The realities of Sonship and Trinity must deeply affect the church’s ministry, and make it a drawing together of people from all nations, and not an alienating or a rejecting of those who do not fit in to the institution of church. Therefore, as Goodridge declares, ‘all notions of ethnic and racial superiority and all practices of ethnic cleansing and racial discrimination are diametrically opposed to our understanding and practice of the Trinitarian life.’
If ‘God does not deal directly with the nations today, but through the Church which is his body’ as Nee says, then Bosch is correct when he states that ‘the church is called to be a community of those who glorify God by showing forth his nature and works and by making manifest the reconciliation and redemption God has wrought through the death, resurrection, and reign of Christ’.
Billheimer put it like this: ‘In spite of all of her lamentable weaknesses, appalling failures, and indefensible shortcomings, the church is the mightiest force for civilization and enlightened social consciousness in the world today.’ No wonder Lloyd-Jones decalred that ‘We must re-grasp the idea of church membership as being the membership of the body of Christ, and we must re-emphasise the truth that God gives the Holy Spirit only to those who obey him.’
But, asks Warner, ‘will the 21st-century church dare to recover the Christ-centred radicalism of the first Christian generation?’ Will the 21st-century church dare to discover the reality of Trinity?

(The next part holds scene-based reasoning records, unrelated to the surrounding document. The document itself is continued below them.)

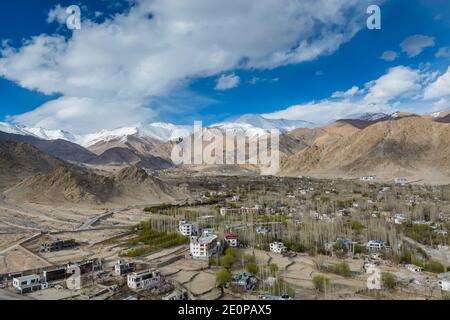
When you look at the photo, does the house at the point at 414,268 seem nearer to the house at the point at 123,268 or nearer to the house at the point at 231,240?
the house at the point at 231,240

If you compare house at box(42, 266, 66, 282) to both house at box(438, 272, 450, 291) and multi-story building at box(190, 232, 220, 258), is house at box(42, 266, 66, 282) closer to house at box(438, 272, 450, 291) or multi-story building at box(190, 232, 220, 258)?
multi-story building at box(190, 232, 220, 258)

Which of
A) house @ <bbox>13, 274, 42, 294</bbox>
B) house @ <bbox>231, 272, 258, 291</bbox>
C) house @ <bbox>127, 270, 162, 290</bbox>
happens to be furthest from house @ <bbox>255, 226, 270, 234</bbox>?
house @ <bbox>13, 274, 42, 294</bbox>

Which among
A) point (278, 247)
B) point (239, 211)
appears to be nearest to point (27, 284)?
point (278, 247)

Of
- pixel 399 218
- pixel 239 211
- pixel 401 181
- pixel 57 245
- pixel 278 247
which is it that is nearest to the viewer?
pixel 278 247

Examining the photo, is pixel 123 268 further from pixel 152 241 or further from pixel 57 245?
pixel 57 245

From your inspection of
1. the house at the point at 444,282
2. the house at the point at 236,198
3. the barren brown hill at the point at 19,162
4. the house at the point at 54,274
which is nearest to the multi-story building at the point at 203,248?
the house at the point at 54,274

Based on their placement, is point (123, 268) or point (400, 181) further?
point (400, 181)
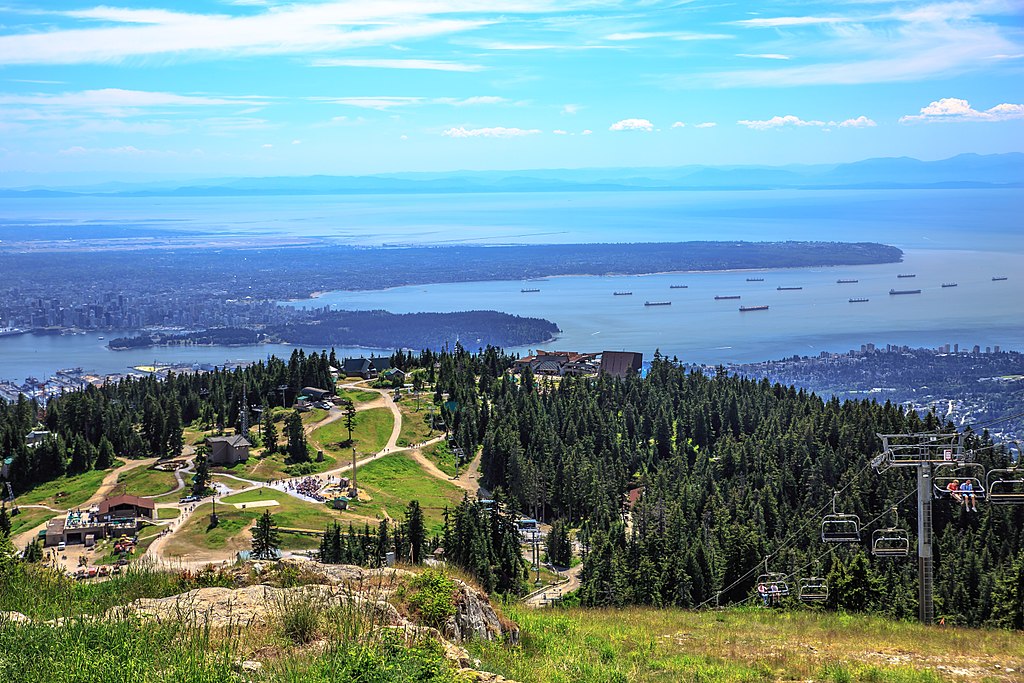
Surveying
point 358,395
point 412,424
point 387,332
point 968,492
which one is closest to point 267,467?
point 412,424

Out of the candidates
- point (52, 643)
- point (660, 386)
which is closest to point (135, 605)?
point (52, 643)

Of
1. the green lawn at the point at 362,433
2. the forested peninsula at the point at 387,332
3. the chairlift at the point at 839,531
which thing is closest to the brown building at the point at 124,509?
the green lawn at the point at 362,433

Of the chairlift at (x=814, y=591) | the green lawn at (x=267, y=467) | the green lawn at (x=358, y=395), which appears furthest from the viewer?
the green lawn at (x=358, y=395)

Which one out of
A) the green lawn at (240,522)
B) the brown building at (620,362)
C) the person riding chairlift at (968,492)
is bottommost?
the green lawn at (240,522)

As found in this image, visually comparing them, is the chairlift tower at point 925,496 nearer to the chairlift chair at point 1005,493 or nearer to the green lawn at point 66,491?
the chairlift chair at point 1005,493

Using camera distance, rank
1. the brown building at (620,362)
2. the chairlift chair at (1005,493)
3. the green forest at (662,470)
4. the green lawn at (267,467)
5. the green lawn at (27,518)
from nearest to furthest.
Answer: the chairlift chair at (1005,493) < the green forest at (662,470) < the green lawn at (27,518) < the green lawn at (267,467) < the brown building at (620,362)

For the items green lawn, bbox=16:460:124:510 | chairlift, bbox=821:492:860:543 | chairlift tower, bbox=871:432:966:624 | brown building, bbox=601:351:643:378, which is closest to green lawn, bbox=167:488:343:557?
green lawn, bbox=16:460:124:510
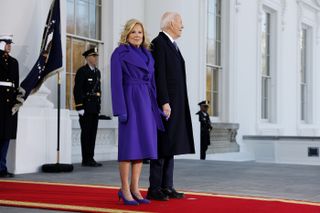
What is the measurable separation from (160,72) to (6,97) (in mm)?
2930

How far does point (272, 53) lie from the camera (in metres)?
17.5

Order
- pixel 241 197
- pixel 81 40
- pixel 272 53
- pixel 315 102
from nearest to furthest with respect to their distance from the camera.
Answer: pixel 241 197 → pixel 81 40 → pixel 272 53 → pixel 315 102

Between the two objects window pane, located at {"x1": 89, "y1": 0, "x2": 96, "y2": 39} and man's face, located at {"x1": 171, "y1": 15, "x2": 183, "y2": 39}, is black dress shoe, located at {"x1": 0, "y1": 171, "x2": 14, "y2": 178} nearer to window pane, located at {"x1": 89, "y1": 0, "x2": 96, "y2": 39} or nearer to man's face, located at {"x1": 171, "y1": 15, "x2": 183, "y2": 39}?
man's face, located at {"x1": 171, "y1": 15, "x2": 183, "y2": 39}

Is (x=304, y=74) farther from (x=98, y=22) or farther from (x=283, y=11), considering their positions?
(x=98, y=22)

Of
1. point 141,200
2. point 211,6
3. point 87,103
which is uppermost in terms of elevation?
point 211,6

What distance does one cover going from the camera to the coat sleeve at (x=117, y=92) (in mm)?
4852

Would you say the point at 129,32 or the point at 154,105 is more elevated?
the point at 129,32

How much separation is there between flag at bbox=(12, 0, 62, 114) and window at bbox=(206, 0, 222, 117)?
6.42m

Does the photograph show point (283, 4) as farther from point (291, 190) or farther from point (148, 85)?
point (148, 85)

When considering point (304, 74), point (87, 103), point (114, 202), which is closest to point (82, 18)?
point (87, 103)

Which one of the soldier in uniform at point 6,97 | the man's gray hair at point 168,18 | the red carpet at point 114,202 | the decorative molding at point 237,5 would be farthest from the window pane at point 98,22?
the man's gray hair at point 168,18

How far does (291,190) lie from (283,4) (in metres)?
12.3

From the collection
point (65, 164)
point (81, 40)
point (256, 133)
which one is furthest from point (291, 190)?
point (256, 133)

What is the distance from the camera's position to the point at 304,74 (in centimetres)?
2044
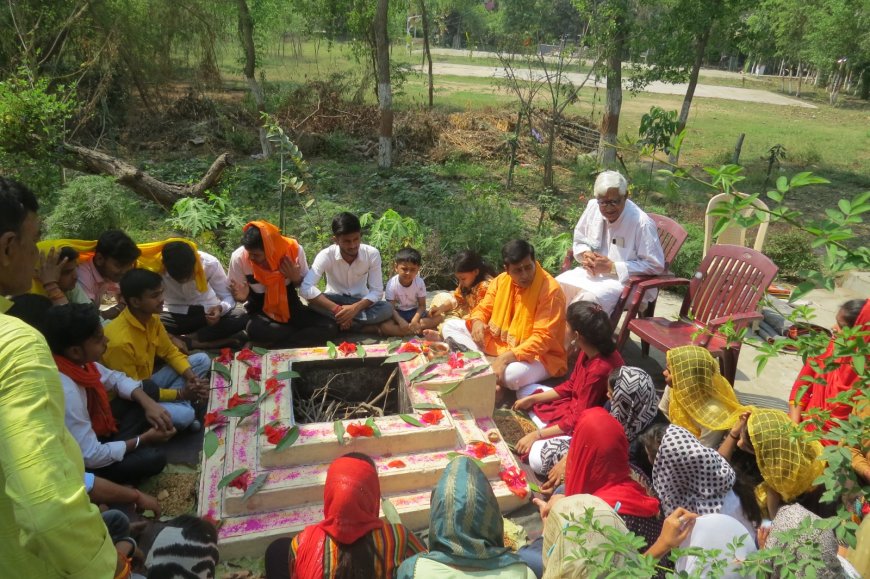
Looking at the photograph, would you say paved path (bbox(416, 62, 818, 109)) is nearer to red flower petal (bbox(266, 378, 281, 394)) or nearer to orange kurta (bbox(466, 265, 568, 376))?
orange kurta (bbox(466, 265, 568, 376))

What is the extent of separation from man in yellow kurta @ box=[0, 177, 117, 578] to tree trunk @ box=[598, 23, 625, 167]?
8.51m

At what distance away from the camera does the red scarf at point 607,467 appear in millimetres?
2628

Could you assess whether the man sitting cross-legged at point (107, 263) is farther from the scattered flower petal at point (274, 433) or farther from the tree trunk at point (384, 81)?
the tree trunk at point (384, 81)

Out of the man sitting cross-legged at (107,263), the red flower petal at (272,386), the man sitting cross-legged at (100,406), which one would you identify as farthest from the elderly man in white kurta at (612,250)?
the man sitting cross-legged at (107,263)

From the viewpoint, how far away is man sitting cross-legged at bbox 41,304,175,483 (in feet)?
9.46

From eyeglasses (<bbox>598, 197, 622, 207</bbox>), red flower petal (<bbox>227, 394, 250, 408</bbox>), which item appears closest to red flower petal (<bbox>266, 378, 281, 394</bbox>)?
red flower petal (<bbox>227, 394, 250, 408</bbox>)

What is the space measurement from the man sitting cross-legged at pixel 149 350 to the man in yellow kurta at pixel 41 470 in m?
2.49

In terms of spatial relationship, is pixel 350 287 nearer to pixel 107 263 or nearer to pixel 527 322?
pixel 527 322

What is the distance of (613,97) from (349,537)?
9563mm

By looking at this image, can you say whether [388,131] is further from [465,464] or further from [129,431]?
[465,464]

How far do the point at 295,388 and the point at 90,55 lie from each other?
1099 centimetres

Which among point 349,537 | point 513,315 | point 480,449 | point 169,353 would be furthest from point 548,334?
point 169,353

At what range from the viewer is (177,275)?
14.5 feet

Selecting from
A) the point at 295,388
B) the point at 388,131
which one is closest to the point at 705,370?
the point at 295,388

As Wallis has declared, ‘Jesus calls those who would follow him to a life that completely undermines the values and structures of this world’.

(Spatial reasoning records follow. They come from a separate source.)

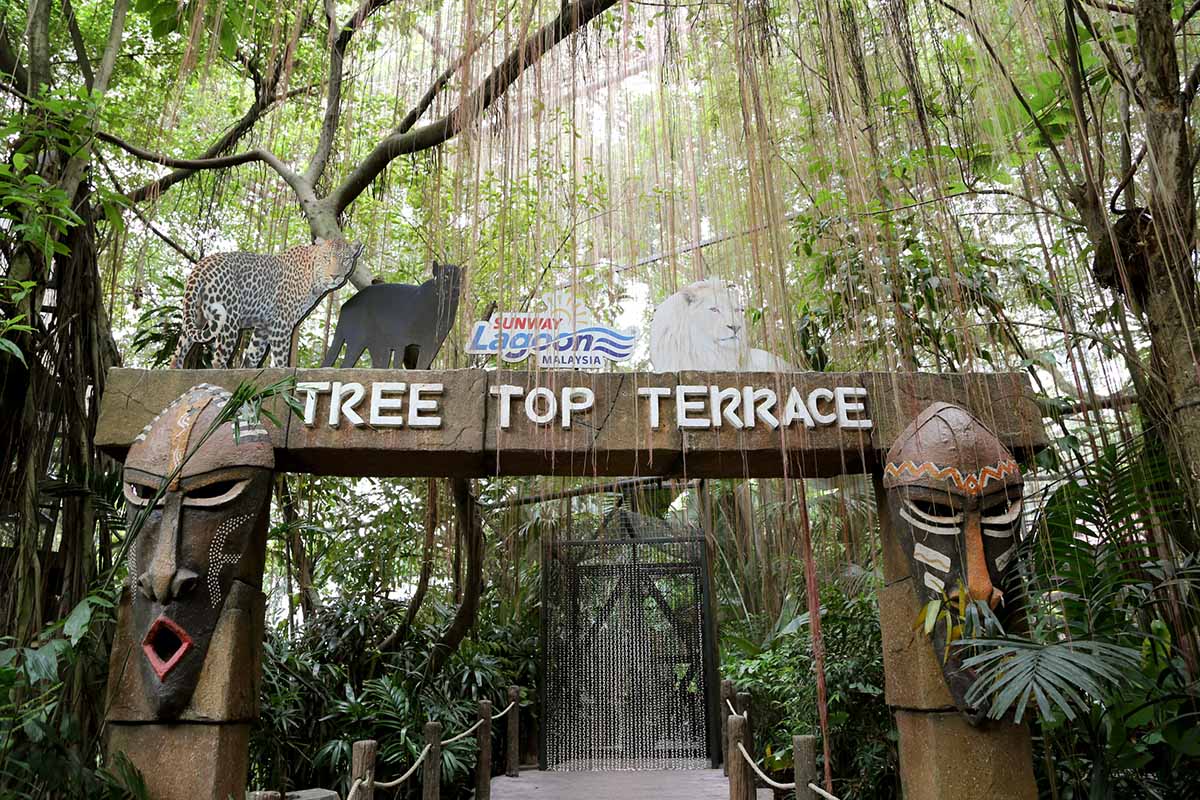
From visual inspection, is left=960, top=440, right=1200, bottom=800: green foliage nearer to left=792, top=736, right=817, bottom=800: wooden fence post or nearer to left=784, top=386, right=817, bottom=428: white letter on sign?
left=792, top=736, right=817, bottom=800: wooden fence post

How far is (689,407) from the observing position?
338 cm

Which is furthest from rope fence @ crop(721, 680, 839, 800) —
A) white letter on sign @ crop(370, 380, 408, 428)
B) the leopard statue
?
the leopard statue

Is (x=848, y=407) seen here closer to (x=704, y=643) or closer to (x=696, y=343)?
(x=696, y=343)

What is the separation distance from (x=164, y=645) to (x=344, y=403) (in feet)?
3.34

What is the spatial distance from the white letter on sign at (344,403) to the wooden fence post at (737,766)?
2.06 metres

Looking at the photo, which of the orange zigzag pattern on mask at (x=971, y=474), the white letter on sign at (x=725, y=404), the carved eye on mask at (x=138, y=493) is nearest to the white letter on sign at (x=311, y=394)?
the carved eye on mask at (x=138, y=493)

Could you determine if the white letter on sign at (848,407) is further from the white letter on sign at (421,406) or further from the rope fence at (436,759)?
the rope fence at (436,759)

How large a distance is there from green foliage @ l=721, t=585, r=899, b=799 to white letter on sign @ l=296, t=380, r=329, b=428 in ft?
9.06

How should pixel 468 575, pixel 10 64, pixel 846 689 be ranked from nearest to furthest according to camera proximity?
pixel 10 64
pixel 846 689
pixel 468 575

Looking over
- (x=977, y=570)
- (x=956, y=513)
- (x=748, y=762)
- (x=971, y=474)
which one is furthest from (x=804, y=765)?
(x=971, y=474)

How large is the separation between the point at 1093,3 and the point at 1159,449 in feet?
5.39

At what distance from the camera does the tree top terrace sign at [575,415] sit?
10.8 feet

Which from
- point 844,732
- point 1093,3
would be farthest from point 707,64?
point 844,732

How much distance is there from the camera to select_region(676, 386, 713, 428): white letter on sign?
3.34 metres
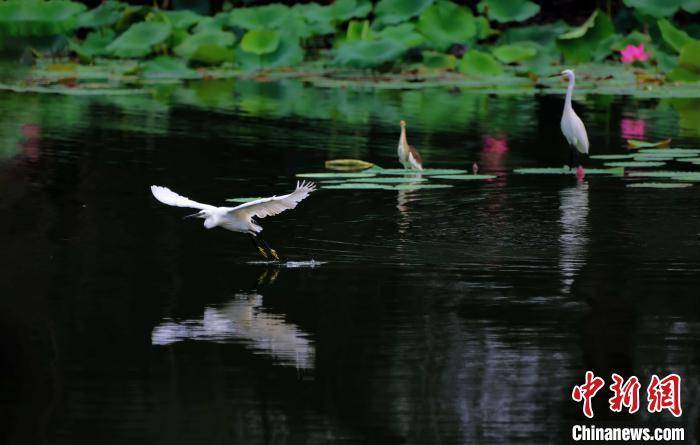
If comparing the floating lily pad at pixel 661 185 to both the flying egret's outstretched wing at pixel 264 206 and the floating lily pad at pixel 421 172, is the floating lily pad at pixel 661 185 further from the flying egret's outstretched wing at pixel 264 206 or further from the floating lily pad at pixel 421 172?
the flying egret's outstretched wing at pixel 264 206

I hope that I have shown that the Trinity is no mere doctrine about which we may or may not agree, but rather that the reality of the Trinity has profound implications for our understanding of the nature, worship and ministry of the church. According to the Baptist Union of Scotland, the doctrine of the Trinity ‘has amazingly re-emerged as a central, if not the central doctrine, of Christianity.’
The church needs to face the challenge of being a God-love-community in which its members participate in perichoresis and so value the individual within the community, but not at the expense of the community. The church needs to be in perichoresis, where there is no status to be found, and where love finds its fullest expression in the total integration of the people of God.
Christians need to be a people whose whole life is worship to the Trinity; the Trinity whose ‘worthship’ is made manifest in the church’s ministry. Then will God deal with the nations through his body; then will the world know that there is a God in heaven who is alive and well and living on planet Earth.